ФРАГМЕНТ ТЕКСТА
"""

Почему-то вспоминаю его у нас дома, сравнительно недавно, осенью 1985 года. Приехал Иосиф Герасимов[149] с внуком Денисом. Говорили о предстоящих переменах, был светский застольный разговор, пока инициативу не взял Денис. Он – маленький, безусый, почти дитя, хотя ему лет 14 – стал рассказывать о мутациях, о биологии.
Илья смотрел на Дениса восторженно, потом сказал:
– Я слушал его и думал: это же эпизод для кино! Снять бы и спрятать. Пока не знаю – зачем, но пригодится наверняка.
Мы подружились на сборах, хотя были ближе с Фредом. Помню, нам была смешна его уверенность в себе. Он говорил, что в кино сможет многое…
Приехали Рейн с Галей[150]. Они с Ильей сели друг против друга – и говорили о литературе.
– Ты сколько написал?
– Четверостиший двадцать.
– Это много.
Мы хохотали – тем более, что это было неправдой, на сборах Илья не писал.

"""

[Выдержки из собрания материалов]
"""

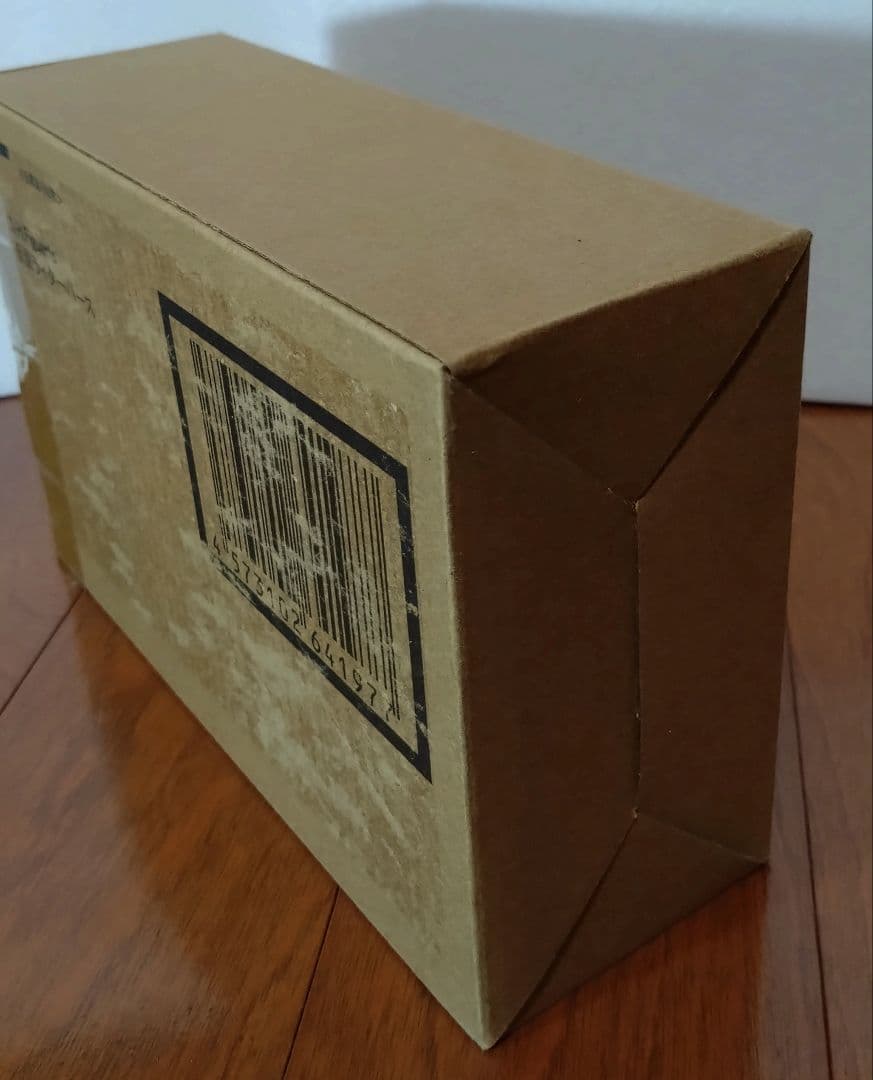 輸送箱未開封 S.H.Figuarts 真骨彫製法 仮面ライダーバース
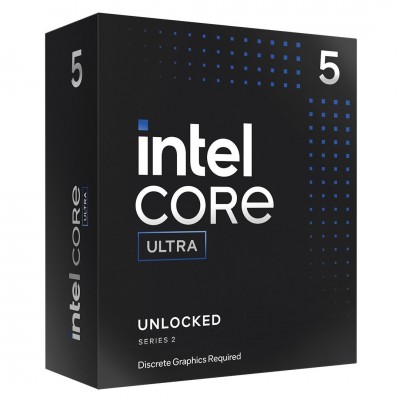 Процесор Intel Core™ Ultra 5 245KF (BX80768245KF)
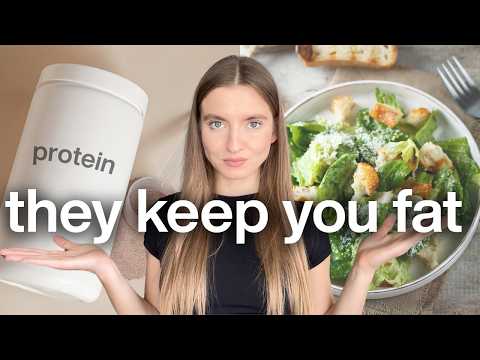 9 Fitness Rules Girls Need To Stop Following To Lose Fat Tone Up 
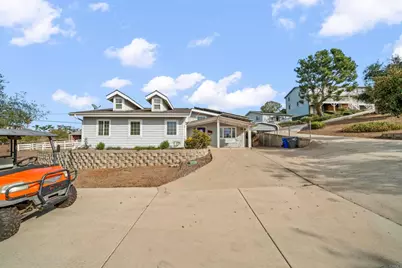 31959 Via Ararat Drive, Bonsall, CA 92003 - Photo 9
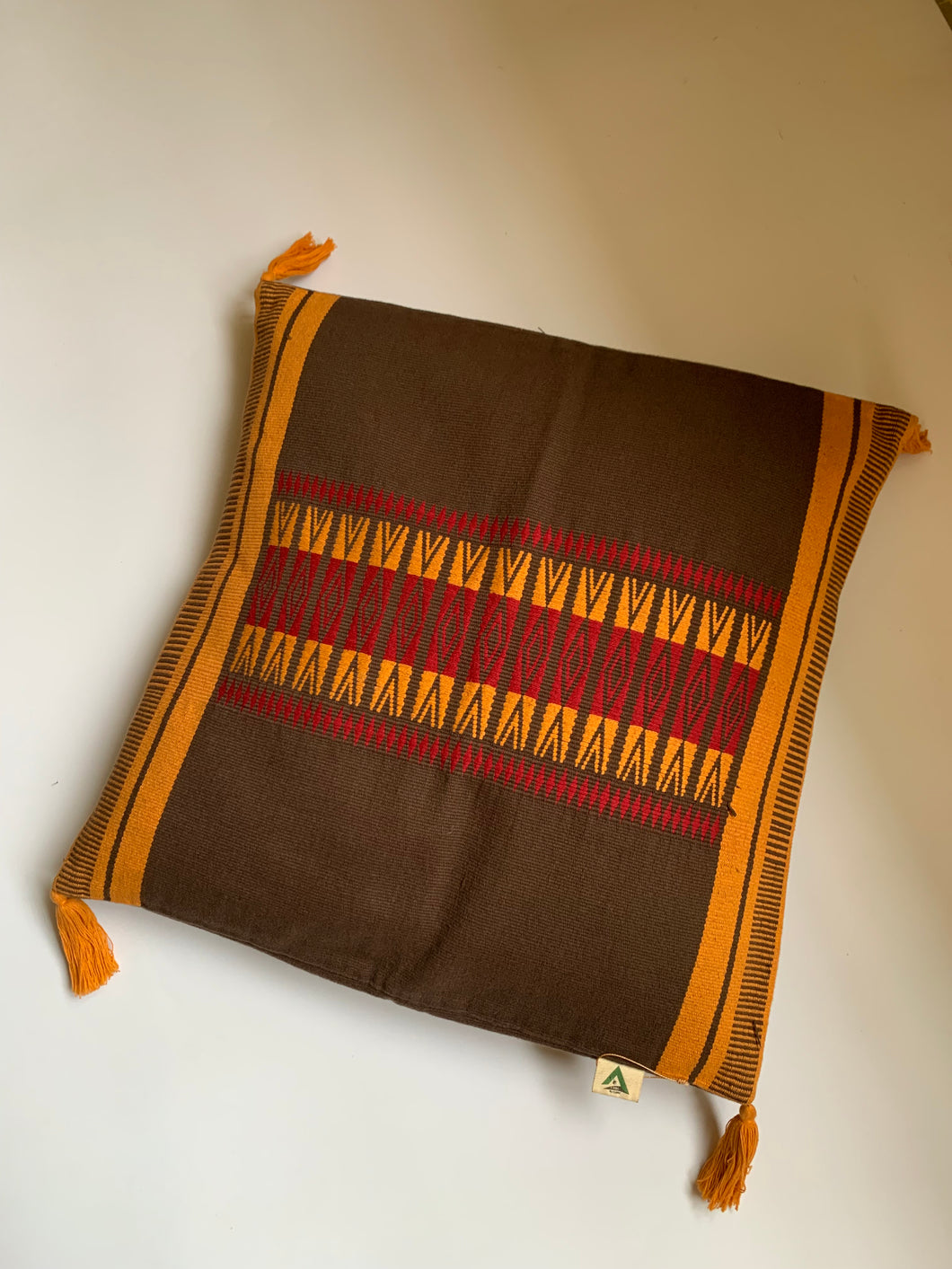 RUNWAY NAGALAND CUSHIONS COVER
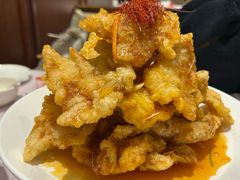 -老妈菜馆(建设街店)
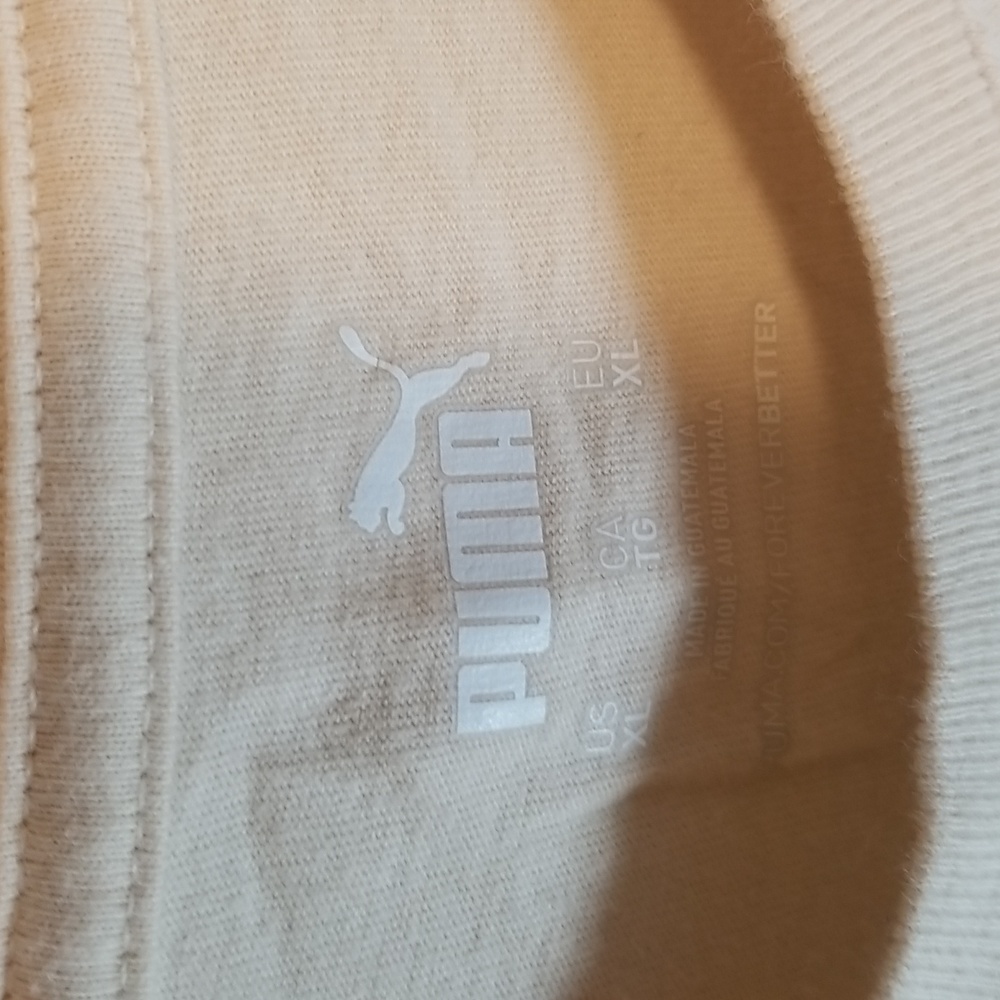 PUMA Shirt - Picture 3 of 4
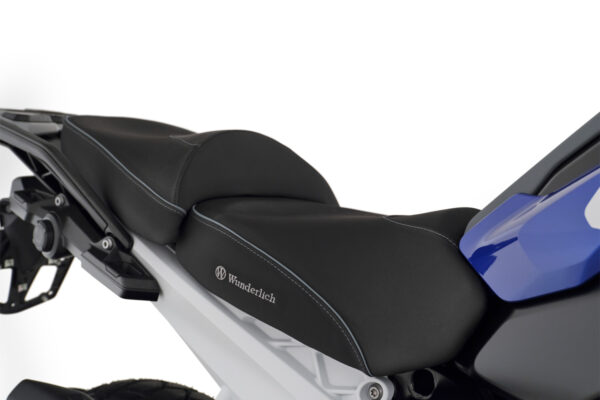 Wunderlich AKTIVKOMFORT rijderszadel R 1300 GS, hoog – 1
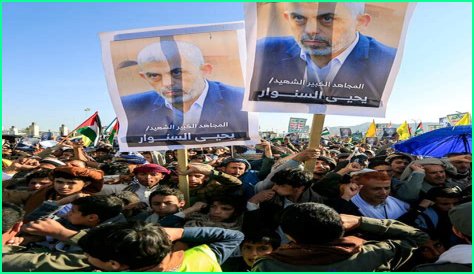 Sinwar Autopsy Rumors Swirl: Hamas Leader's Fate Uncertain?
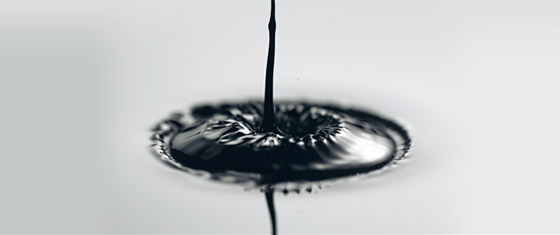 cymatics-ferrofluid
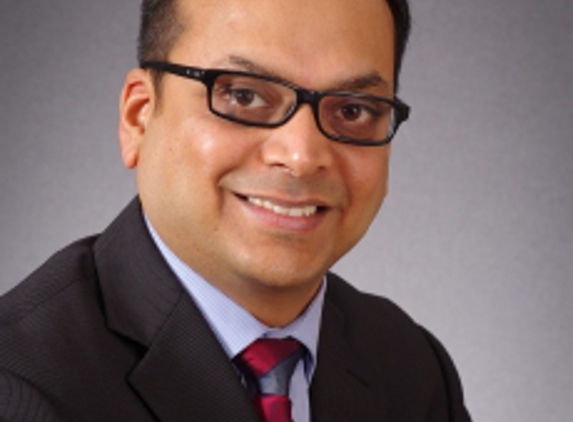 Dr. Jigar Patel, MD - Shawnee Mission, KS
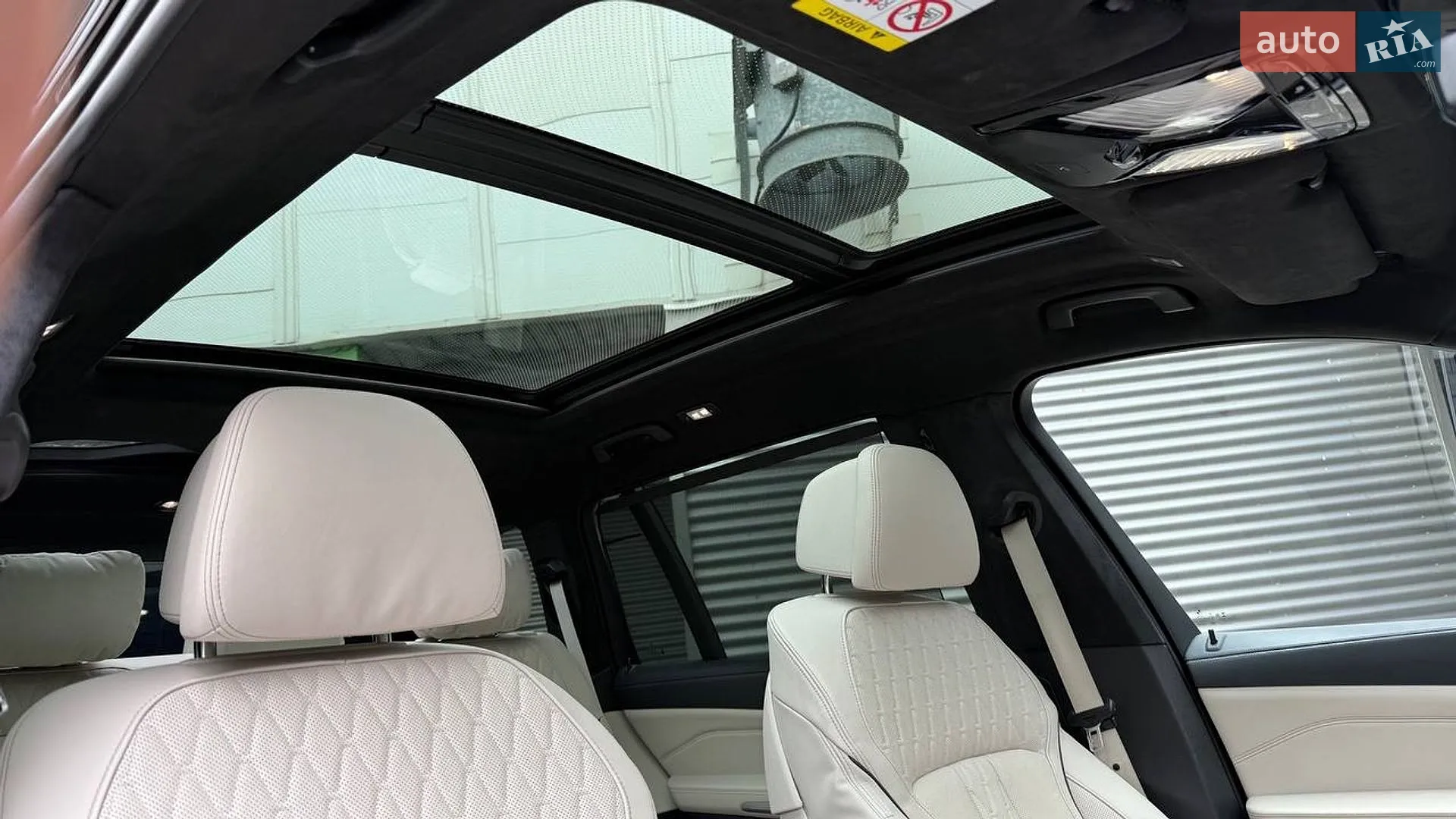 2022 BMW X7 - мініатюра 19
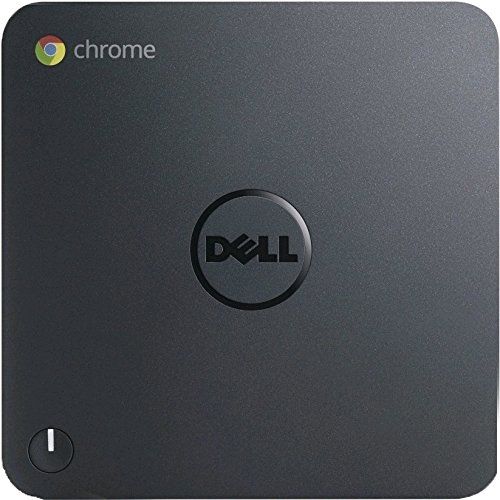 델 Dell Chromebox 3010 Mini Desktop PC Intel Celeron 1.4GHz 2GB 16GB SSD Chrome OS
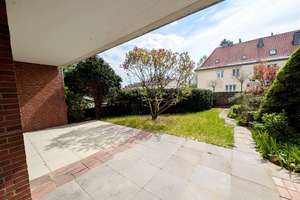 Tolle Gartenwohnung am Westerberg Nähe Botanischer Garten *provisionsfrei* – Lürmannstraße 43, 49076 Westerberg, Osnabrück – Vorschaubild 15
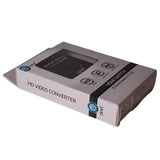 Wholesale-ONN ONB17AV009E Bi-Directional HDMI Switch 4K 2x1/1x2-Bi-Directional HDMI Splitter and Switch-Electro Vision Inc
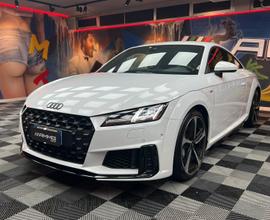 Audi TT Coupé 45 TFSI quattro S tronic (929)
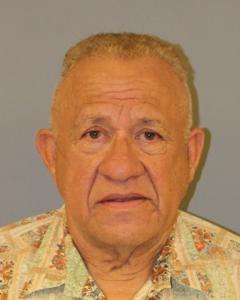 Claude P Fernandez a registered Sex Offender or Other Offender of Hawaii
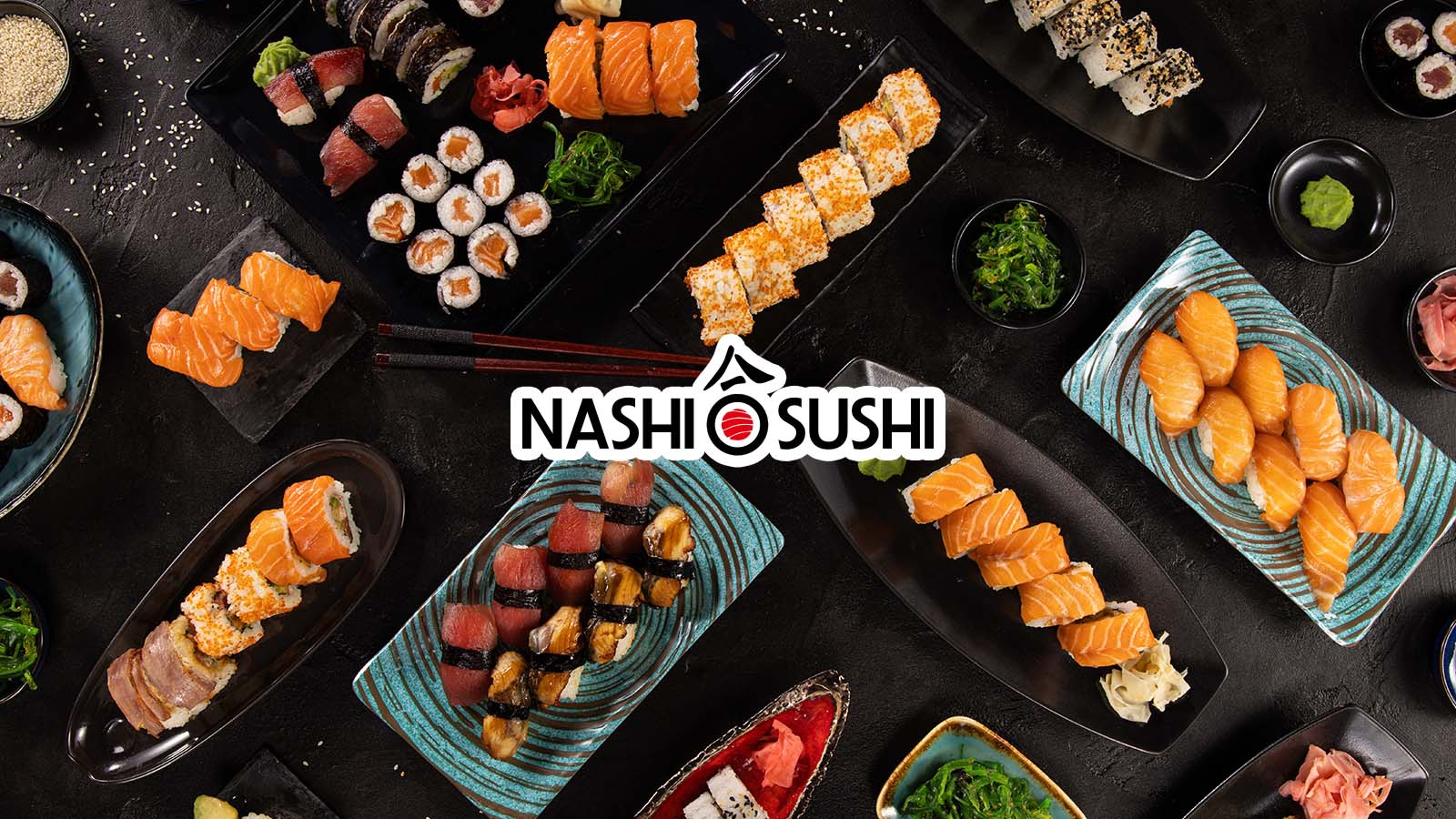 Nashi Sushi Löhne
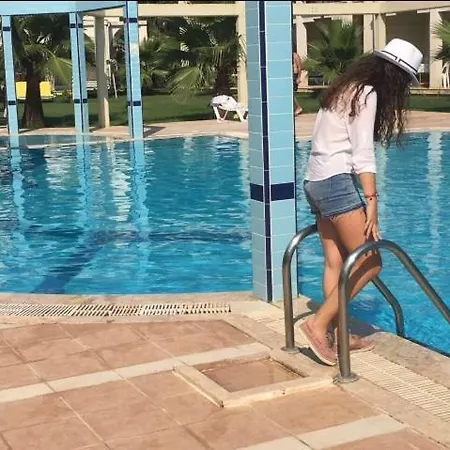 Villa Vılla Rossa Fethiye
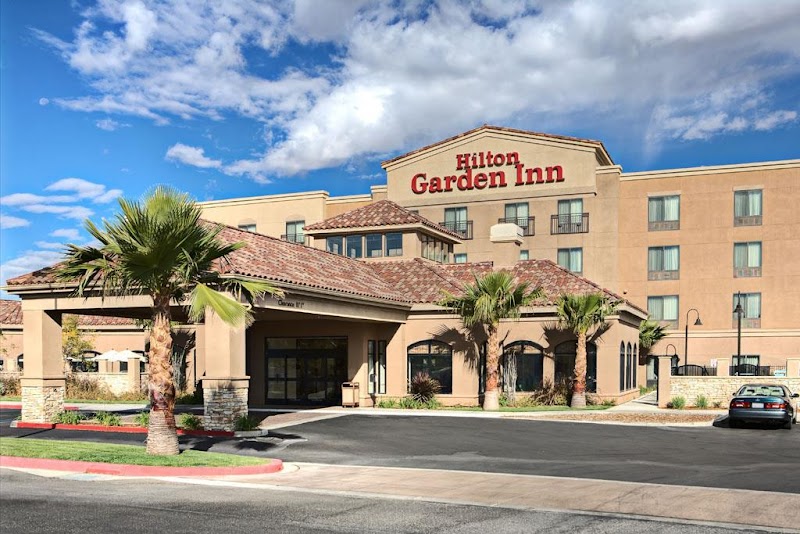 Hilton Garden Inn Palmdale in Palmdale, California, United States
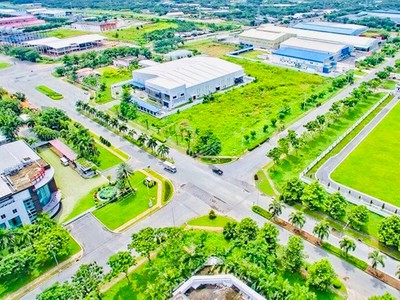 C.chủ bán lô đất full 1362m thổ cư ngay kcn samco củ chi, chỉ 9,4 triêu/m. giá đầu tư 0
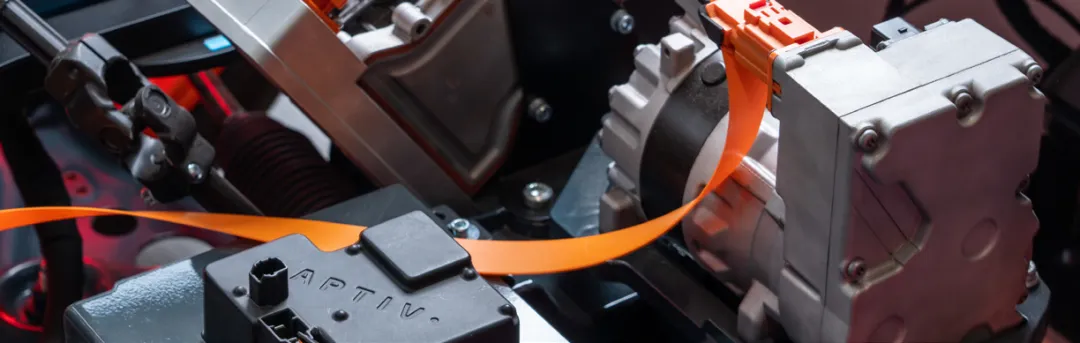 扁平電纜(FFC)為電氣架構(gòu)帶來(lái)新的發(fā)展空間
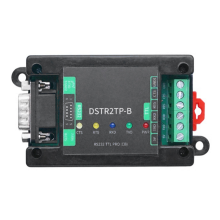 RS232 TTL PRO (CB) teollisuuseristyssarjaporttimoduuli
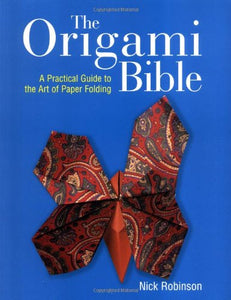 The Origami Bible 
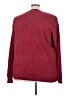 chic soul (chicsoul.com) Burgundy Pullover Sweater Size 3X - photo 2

"""

РАБОЧЕЕ ЗАДАНИЕ
Напечатайте отрывок воспоминаний об Илье полностью, ничего в нём не меняя.

ОТВЕТ К ЗАДАЧЕ
Почему-то вспоминаю его у нас дома, сравнительно недавно, осенью 1985 года. Приехал Иосиф Герасимов[149] с внуком Денисом. Говорили о предстоящих переменах, был светский застольный разговор, пока инициативу не взял Денис. Он – маленький, безусый, почти дитя, хотя ему лет 14 – стал рассказывать о мутациях, о биологии.
Илья смотрел на Дениса восторженно, потом сказал:
– Я слушал его и думал: это же эпизод для кино! Снять бы и спрятать. Пока не знаю – зачем, но пригодится наверняка.
Мы подружились на сборах, хотя были ближе с Фредом. Помню, нам была смешна его уверенность в себе. Он говорил, что в кино сможет многое…
Приехали Рейн с Галей[150]. Они с Ильей сели друг против друга – и говорили о литературе.
– Ты сколько написал?
– Четверостиший двадцать.
– Это много.
Мы хохотали – тем более, что это было неправдой, на сборах Илья не писал.